# SELECTED EXTRACT:
--- BEGIN ---

Top Weather Events of 2009 Across Western and Central ND




Harsh Winter and Flooding

The annual snowfall total from the 2008-09 winter was nearly record breaking in Bismarck, North Dakota (map shown above). Total snowfall during the months of December through February alone was 58 in Bismarck. This shattered the old record of 48.6” set during the 1995-96 winter season. Similar record breaking snowfall occurred throughout the state this past winter. In addition to the record snowfall, below average temperatures allowed the accumulated snow to pile up and remain well into the spring season. The season total 100.3 inches of snowfall measured at the National Weather Service Office in Bismarck fell just short of the record seasonal snowfall of 101.6 inches, which was set in the winter of 1996-97. As of 1 March, 2009, the National Operational Hydrologic Remote Sensing Center (NOHRSC) upper Midwest snowpack analysis depicted a large area of snowpack water equivalents in excess of three inches from the Souris River basin in northern North Dakota, through the middle portions of the Missouri River basin in the central, and into the James River basin in the southeast portions of the state, with snow depths in excess of 20 inches within these areas. Such a snowpack set the stage for widespread flooding across western and central North Dakota with the arrival of the spring thaw. After the heavy snowfall from the 24 March and the 29 through 31 March late season winter storms, the snowpack was once again replenished after the initial snow melt and first round of flooding, especially across the southwest and south central, where there had been bare ground in some places in late March, now a 20 inch snow pack with 2 to 3 inches of liquid water equivalent was back in place. Furthermore, the snowpack across the James and Souris rivers basins increased to 20 to 30 inches of snow depth with liquid water equivalents exceeding 5.0 inches in many locations by the beginning of April. Ice jam, overland and river flooding across the area was extensive. Shown below are the peak flood stage at river gages across the area.

Dickinson Tornado
Damage Report
Radar Data
Shown above are radar images at approximately 816 pm MDT. Left is a radar reflectivity, showing a large storm over Dickinson. Right is storm relative motion, depicting how the precipitation within a thunderstorm is moving. Green is motion towards the radar, and red is away. When green and red are located next to each other, there is air moving towards and away from the radar over a short distance, signifying rotation and a possible tornado. Notice the couplet of green next to red near Dickinson, indicating a tornado.

--- END ---

# REQUIRED TASK 1:
Answer these questions about the 2009 North Dakota weather summary:
(a) What seasonal snowfall total was measured at the National Weather Service Office in Bismarck?
(b) What record did the December through February snowfall in Bismarck break?
(c) In the storm relative motion image, what does green indicate?
# REQUIRED TASK 2:
Carry on the 2009 North Dakota weather summary after its final sentence.

# Data records:
--- BEGIN ---

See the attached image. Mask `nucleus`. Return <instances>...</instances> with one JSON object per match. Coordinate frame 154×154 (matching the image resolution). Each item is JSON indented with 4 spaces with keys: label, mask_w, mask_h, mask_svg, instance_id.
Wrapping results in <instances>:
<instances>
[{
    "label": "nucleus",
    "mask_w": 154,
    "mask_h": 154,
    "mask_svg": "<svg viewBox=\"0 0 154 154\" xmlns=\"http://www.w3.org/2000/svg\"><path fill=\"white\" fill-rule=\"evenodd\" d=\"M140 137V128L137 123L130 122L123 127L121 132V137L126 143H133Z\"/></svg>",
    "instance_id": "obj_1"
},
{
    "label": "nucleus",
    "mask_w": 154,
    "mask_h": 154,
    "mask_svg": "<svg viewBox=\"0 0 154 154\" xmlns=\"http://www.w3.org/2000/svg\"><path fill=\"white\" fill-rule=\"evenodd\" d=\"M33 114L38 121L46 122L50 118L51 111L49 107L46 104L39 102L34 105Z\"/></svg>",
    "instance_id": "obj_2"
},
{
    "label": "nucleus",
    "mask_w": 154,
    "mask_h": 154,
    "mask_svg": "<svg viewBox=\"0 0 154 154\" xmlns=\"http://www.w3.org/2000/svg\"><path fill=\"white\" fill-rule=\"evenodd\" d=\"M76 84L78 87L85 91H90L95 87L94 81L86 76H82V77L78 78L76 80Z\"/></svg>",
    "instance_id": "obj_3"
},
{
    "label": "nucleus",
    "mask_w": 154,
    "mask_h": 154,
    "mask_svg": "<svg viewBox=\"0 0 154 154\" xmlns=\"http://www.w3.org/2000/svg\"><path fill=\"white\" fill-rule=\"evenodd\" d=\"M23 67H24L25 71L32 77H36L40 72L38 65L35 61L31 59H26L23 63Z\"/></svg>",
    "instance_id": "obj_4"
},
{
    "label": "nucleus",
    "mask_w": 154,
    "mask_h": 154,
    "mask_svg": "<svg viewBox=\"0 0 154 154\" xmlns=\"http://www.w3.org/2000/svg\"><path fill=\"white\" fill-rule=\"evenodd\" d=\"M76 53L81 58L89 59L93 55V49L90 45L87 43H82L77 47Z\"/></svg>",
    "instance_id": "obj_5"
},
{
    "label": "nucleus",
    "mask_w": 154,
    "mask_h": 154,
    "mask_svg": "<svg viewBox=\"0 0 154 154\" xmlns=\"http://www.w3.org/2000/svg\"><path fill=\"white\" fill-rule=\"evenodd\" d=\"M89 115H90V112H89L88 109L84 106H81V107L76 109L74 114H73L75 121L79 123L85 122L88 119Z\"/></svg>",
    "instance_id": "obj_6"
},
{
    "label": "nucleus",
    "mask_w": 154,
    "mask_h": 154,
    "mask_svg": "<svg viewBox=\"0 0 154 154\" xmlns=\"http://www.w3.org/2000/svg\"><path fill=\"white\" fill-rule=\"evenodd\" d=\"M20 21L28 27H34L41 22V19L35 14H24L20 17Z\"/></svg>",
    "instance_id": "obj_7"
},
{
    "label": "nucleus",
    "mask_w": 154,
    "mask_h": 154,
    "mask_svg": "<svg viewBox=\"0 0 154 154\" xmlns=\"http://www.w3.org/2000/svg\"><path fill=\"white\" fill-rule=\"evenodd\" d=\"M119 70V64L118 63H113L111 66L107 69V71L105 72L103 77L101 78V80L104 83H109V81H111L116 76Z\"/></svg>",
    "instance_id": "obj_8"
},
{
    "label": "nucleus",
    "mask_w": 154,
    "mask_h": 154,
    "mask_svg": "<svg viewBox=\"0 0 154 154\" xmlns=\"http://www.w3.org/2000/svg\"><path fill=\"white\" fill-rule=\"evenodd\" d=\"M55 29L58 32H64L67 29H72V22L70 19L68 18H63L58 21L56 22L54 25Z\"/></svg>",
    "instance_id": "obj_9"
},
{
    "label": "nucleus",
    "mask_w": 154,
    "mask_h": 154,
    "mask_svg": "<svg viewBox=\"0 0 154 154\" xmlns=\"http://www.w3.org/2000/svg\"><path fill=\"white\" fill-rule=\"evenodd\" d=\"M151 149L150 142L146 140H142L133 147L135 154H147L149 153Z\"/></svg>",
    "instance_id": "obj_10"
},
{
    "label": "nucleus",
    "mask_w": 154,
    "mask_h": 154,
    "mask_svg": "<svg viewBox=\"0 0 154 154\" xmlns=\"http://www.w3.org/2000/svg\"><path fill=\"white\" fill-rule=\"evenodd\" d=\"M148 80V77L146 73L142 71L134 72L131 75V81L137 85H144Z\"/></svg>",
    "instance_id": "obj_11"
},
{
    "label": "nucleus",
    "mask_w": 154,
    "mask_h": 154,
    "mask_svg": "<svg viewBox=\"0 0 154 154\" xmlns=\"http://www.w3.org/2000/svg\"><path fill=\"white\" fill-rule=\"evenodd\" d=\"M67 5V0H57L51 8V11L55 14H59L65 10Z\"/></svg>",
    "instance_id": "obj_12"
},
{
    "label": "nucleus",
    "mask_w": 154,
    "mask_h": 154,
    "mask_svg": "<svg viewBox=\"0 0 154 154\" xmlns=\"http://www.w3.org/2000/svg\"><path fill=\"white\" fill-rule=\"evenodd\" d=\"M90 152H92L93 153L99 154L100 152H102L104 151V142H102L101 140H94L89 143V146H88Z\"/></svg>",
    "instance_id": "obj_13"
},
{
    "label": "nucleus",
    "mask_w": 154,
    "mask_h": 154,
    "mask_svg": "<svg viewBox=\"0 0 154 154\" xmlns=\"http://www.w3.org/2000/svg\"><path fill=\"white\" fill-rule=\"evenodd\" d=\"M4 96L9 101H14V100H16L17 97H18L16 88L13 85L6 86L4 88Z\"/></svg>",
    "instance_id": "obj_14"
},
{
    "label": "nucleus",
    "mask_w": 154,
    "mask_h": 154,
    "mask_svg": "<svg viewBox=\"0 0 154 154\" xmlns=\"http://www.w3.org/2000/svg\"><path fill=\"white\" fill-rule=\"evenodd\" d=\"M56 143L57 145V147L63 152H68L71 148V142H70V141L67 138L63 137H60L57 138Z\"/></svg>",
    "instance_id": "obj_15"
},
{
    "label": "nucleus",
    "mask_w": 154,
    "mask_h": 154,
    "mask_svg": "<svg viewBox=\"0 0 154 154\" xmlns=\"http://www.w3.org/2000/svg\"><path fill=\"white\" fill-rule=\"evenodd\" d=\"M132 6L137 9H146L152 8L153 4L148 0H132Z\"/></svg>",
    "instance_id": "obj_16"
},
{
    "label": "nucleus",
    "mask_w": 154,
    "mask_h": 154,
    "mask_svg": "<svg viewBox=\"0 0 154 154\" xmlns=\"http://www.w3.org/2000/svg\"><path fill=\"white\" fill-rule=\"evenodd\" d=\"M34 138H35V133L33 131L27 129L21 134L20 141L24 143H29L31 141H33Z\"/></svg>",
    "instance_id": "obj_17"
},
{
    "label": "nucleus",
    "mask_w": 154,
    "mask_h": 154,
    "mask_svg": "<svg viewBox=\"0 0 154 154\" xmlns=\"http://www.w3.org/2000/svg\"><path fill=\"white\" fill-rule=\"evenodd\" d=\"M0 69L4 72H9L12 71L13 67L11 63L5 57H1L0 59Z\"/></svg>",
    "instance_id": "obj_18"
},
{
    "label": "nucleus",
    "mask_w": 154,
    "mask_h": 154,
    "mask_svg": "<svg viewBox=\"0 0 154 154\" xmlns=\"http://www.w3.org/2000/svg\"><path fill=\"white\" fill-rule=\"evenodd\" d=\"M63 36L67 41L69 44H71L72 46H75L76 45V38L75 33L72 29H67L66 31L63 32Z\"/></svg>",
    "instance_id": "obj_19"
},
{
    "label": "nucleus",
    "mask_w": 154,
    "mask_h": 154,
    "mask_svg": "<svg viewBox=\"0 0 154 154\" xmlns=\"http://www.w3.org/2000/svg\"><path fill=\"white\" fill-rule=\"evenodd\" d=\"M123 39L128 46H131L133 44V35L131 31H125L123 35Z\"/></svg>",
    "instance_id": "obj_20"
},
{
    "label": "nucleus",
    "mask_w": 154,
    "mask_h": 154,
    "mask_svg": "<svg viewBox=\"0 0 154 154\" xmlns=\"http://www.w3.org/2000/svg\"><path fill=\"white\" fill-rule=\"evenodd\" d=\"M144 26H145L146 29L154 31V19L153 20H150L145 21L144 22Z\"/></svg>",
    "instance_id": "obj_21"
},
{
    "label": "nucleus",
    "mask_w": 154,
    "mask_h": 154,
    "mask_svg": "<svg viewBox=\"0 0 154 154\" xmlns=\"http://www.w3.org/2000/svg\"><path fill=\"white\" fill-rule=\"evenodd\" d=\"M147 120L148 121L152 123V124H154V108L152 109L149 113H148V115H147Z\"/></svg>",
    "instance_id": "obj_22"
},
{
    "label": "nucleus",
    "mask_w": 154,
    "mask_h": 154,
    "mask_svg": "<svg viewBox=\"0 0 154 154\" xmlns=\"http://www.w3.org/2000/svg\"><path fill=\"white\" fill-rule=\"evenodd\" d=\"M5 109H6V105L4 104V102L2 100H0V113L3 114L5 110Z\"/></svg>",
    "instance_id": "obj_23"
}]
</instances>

--- END ---

# RESULT 1:
(a) 100.3 inches.
(b) The old record of 48.6" set during the 1995-96 winter season.
(c) Motion towards the radar.

# RESULT 2:
Damage Photos
Bismarck/Mandan/Lincoln Flash Flood
The evening of 15 June 2009 saw tremendous amounts of rainfall across Bismarck, Mandan and Lincoln, North Dakota, as a result of nearly stationary thunderstorms that developed within a very saturated atmosphere. Rainfall amounts of seven to ten inches were received during the evening of 15 June 2009, from the northeast side of Bismarck through Lincoln and across the the Apple Creek Basin. The runoff associated with this rainfall caused Apple Creek to quickly rise to major flood stage by the morning of 16 June 2009. Widespread two to three inches of rain fell across Mandan and Bismarck causing street flooding across the metro area. Another 2.60 inches of rain fell on 16 June 2009 at the Bismarck airport, causing additional street flooding and prolonging flooding on Apple Creek. Shown above is the radar estimated rainfall the evening of 15 June 2009. Note the widespread 8 to 10 plus inches estimated rainfall just east of Bismarck. Shown below are a list of rainfall reports from 15 and 16 June 2009, a picture of the flooded Apple Creek County Club (credit KXMB viewer) and the hydrograph from Apple Creek near Menoken.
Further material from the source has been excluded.